#### SUPPLIED INFORMATION

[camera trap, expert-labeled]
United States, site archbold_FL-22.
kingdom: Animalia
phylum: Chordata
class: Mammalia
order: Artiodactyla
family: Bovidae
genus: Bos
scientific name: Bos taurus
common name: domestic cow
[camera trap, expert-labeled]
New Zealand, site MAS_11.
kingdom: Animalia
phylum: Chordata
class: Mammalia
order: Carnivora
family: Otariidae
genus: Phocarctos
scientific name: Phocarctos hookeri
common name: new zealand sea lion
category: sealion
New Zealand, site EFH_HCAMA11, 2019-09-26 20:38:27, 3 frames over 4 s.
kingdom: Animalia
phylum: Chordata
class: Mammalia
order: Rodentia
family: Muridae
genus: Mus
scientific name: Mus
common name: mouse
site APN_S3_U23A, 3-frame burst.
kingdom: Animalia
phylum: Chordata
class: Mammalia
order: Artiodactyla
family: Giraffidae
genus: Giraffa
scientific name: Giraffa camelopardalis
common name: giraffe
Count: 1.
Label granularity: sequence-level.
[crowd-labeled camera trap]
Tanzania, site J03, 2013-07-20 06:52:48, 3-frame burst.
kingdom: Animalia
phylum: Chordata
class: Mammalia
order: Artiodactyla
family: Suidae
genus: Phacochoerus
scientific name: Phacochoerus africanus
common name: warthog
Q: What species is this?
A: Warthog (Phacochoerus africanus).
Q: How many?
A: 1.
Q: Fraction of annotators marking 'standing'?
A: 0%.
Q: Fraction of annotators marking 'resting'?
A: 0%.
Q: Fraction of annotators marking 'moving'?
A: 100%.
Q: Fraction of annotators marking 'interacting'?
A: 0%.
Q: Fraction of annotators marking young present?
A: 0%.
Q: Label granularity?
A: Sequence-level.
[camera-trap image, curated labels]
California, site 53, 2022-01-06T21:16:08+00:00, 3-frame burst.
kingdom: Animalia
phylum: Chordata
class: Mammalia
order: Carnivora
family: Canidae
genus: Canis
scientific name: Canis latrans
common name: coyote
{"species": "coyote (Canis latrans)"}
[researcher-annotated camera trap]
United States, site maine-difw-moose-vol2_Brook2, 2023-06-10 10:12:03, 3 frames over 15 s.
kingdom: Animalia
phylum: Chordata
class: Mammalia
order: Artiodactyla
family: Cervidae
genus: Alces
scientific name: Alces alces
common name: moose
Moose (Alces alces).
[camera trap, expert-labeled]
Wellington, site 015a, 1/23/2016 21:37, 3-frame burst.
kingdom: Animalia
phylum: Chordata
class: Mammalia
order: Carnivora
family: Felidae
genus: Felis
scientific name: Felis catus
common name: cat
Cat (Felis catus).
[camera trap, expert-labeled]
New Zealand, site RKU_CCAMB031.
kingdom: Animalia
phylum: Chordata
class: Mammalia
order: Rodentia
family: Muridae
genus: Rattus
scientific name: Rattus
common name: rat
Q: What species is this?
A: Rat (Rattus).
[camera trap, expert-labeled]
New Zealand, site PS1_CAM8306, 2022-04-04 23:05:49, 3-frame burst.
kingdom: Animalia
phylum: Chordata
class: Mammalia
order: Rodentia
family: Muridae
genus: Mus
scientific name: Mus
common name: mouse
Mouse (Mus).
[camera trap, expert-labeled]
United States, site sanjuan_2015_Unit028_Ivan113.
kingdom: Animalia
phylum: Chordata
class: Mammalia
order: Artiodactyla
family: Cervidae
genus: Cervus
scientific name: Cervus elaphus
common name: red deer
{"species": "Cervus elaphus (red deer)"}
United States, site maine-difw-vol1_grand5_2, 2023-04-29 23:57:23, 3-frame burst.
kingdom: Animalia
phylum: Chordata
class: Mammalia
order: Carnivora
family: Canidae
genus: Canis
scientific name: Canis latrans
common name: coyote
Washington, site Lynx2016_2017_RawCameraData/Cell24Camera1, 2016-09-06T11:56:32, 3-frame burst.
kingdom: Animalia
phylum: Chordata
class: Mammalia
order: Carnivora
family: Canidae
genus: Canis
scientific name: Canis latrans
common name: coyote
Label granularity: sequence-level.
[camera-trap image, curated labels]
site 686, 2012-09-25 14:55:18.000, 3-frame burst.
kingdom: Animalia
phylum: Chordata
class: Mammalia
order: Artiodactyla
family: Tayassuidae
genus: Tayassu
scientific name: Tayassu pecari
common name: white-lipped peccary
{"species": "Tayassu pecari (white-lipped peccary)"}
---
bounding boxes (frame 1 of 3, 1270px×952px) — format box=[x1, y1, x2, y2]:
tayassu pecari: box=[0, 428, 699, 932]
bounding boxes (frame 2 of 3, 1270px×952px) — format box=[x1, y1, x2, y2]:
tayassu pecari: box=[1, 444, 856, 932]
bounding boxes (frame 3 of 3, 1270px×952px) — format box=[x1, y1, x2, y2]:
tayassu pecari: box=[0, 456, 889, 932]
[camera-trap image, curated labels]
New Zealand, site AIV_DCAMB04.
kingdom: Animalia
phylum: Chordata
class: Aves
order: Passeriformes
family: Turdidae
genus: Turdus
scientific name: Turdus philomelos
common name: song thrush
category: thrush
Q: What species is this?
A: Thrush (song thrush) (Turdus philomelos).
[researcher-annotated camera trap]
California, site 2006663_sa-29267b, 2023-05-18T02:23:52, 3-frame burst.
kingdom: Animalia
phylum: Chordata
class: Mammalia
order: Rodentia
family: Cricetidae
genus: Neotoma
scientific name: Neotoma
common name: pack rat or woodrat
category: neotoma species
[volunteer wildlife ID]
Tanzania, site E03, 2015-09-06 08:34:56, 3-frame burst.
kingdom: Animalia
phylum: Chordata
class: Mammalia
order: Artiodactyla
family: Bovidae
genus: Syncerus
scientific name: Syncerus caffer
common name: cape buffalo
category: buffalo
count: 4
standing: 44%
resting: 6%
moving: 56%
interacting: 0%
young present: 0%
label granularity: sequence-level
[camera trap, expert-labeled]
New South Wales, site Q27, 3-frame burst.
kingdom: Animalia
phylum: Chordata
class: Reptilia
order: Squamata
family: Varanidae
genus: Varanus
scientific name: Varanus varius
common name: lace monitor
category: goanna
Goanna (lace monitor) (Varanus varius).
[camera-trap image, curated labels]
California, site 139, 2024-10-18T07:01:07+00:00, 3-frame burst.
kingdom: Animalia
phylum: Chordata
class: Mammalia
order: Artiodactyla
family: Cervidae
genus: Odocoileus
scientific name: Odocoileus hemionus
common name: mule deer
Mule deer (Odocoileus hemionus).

########

**WHAT YOU WILL DO:** Word for word, write out each of the records shown above.

**PROBLEM SOLUTION:**
[camera trap, expert-labeled]
United States, site archbold_FL-22.
kingdom: Animalia
phylum: Chordata
class: Mammalia
order: Artiodactyla
family: Bovidae
genus: Bos
scientific name: Bos taurus
common name: domestic cow
[camera trap, expert-labeled]
New Zealand, site MAS_11.
kingdom: Animalia
phylum: Chordata
class: Mammalia
order: Carnivora
family: Otariidae
genus: Phocarctos
scientific name: Phocarctos hookeri
common name: new zealand sea lion
category: sealion
New Zealand, site EFH_HCAMA11, 2019-09-26 20:38:27, 3 frames over 4 s.
kingdom: Animalia
phylum: Chordata
class: Mammalia
order: Rodentia
family: Muridae
genus: Mus
scientific name: Mus
common name: mouse
site APN_S3_U23A, 3-frame burst.
kingdom: Animalia
phylum: Chordata
class: Mammalia
order: Artiodactyla
family: Giraffidae
genus: Giraffa
scientific name: Giraffa camelopardalis
common name: giraffe
Count: 1.
Label granularity: sequence-level.
[crowd-labeled camera trap]
Tanzania, site J03, 2013-07-20 06:52:48, 3-frame burst.
kingdom: Animalia
phylum: Chordata
class: Mammalia
order: Artiodactyla
family: Suidae
genus: Phacochoerus
scientific name: Phacochoerus africanus
common name: warthog
Q: What species is this?
A: Warthog (Phacochoerus africanus).
Q: How many?
A: 1.
Q: Fraction of annotators marking 'standing'?
A: 0%.
Q: Fraction of annotators marking 'resting'?
A: 0%.
Q: Fraction of annotators marking 'moving'?
A: 100%.
Q: Fraction of annotators marking 'interacting'?
A: 0%.
Q: Fraction of annotators marking young present?
A: 0%.
Q: Label granularity?
A: Sequence-level.
[camera-trap image, curated labels]
California, site 53, 2022-01-06T21:16:08+00:00, 3-frame burst.
kingdom: Animalia
phylum: Chordata
class: Mammalia
order: Carnivora
family: Canidae
genus: Canis
scientific name: Canis latrans
common name: coyote
{"species": "coyote (Canis latrans)"}
[researcher-annotated camera trap]
United States, site maine-difw-moose-vol2_Brook2, 2023-06-10 10:12:03, 3 frames over 15 s.
kingdom: Animalia
phylum: Chordata
class: Mammalia
order: Artiodactyla
family: Cervidae
genus: Alces
scientific name: Alces alces
common name: moose
Moose (Alces alces).
[camera trap, expert-labeled]
Wellington, site 015a, 1/23/2016 21:37, 3-frame burst.
kingdom: Animalia
phylum: Chordata
class: Mammalia
order: Carnivora
family: Felidae
genus: Felis
scientific name: Felis catus
common name: cat
Cat (Felis catus).
[camera trap, expert-labeled]
New Zealand, site RKU_CCAMB031.
kingdom: Animalia
phylum: Chordata
class: Mammalia
order: Rodentia
family: Muridae
genus: Rattus
scientific name: Rattus
common name: rat
Q: What species is this?
A: Rat (Rattus).
[camera trap, expert-labeled]
New Zealand, site PS1_CAM8306, 2022-04-04 23:05:49, 3-frame burst.
kingdom: Animalia
phylum: Chordata
class: Mammalia
order: Rodentia
family: Muridae
genus: Mus
scientific name: Mus
common name: mouse
Mouse (Mus).
[camera trap, expert-labeled]
United States, site sanjuan_2015_Unit028_Ivan113.
kingdom: Animalia
phylum: Chordata
class: Mammalia
order: Artiodactyla
family: Cervidae
genus: Cervus
scientific name: Cervus elaphus
common name: red deer
{"species": "Cervus elaphus (red deer)"}
United States, site maine-difw-vol1_grand5_2, 2023-04-29 23:57:23, 3-frame burst.
kingdom: Animalia
phylum: Chordata
class: Mammalia
order: Carnivora
family: Canidae
genus: Canis
scientific name: Canis latrans
common name: coyote
Washington, site Lynx2016_2017_RawCameraData/Cell24Camera1, 2016-09-06T11:56:32, 3-frame burst.
kingdom: Animalia
phylum: Chordata
class: Mammalia
order: Carnivora
family: Canidae
genus: Canis
scientific name: Canis latrans
common name: coyote
Label granularity: sequence-level.
[camera-trap image, curated labels]
site 686, 2012-09-25 14:55:18.000, 3-frame burst.
kingdom: Animalia
phylum: Chordata
class: Mammalia
order: Artiodactyla
family: Tayassuidae
genus: Tayassu
scientific name: Tayassu pecari
common name: white-lipped peccary
{"species": "Tayassu pecari (white-lipped peccary)"}
---
bounding boxes (frame 1 of 3, 1270px×952px) — format box=[x1, y1, x2, y2]:
tayassu pecari: box=[0, 428, 699, 932]
bounding boxes (frame 2 of 3, 1270px×952px) — format box=[x1, y1, x2, y2]:
tayassu pecari: box=[1, 444, 856, 932]
bounding boxes (frame 3 of 3, 1270px×952px) — format box=[x1, y1, x2, y2]:
tayassu pecari: box=[0, 456, 889, 932]
[camera-trap image, curated labels]
New Zealand, site AIV_DCAMB04.
kingdom: Animalia
phylum: Chordata
class: Aves
order: Passeriformes
family: Turdidae
genus: Turdus
scientific name: Turdus philomelos
common name: song thrush
category: thrush
Q: What species is this?
A: Thrush (song thrush) (Turdus philomelos).
[researcher-annotated camera trap]
California, site 2006663_sa-29267b, 2023-05-18T02:23:52, 3-frame burst.
kingdom: Animalia
phylum: Chordata
class: Mammalia
order: Rodentia
family: Cricetidae
genus: Neotoma
scientific name: Neotoma
common name: pack rat or woodrat
category: neotoma species
[volunteer wildlife ID]
Tanzania, site E03, 2015-09-06 08:34:56, 3-frame burst.
kingdom: Animalia
phylum: Chordata
class: Mammalia
order: Artiodactyla
family: Bovidae
genus: Syncerus
scientific name: Syncerus caffer
common name: cape buffalo
category: buffalo
count: 4
standing: 44%
resting: 6%
moving: 56%
interacting: 0%
young present: 0%
label granularity: sequence-level
[camera trap, expert-labeled]
New South Wales, site Q27, 3-frame burst.
kingdom: Animalia
phylum: Chordata
class: Reptilia
order: Squamata
family: Varanidae
genus: Varanus
scientific name: Varanus varius
common name: lace monitor
category: goanna
Goanna (lace monitor) (Varanus varius).
[camera-trap image, curated labels]
California, site 139, 2024-10-18T07:01:07+00:00, 3-frame burst.
kingdom: Animalia
phylum: Chordata
class: Mammalia
order: Artiodactyla
family: Cervidae
genus: Odocoileus
scientific name: Odocoileus hemionus
common name: mule deer
Mule deer (Odocoileus hemionus).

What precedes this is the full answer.